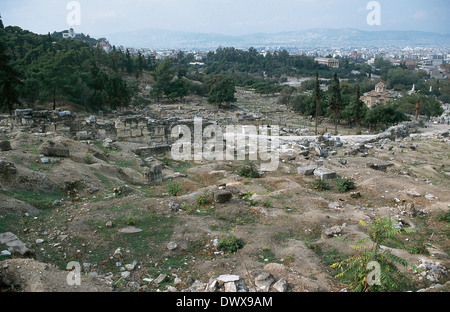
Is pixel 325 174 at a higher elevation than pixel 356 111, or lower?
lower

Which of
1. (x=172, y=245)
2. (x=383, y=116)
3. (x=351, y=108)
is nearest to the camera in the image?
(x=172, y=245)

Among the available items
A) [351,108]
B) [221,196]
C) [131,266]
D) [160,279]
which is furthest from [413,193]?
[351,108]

* * *

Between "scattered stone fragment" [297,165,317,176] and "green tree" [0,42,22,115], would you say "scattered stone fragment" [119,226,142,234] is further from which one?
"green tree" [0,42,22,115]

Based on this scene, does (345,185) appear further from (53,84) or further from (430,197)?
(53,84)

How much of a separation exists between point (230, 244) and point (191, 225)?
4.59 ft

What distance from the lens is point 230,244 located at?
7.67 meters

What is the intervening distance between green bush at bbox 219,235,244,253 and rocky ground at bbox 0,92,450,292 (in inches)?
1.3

What is required
Format the stretch of entries from the line containing "from which one?" through the line containing "7.67 meters" as a numbered list, leaving out the blank lines.

Solution for this task
1. Between "scattered stone fragment" [297,165,317,176] and "green tree" [0,42,22,115], would you say "scattered stone fragment" [119,226,142,234] is further from which one?
2. "green tree" [0,42,22,115]
3. Based on this scene, does (345,185) appear further from (53,84) or further from (430,197)?
4. (53,84)
5. How much of a separation exists between point (230, 244) and point (191, 225)?
6. 4.59 ft
7. What distance from the lens is point 230,244 located at?
8. 7.67 meters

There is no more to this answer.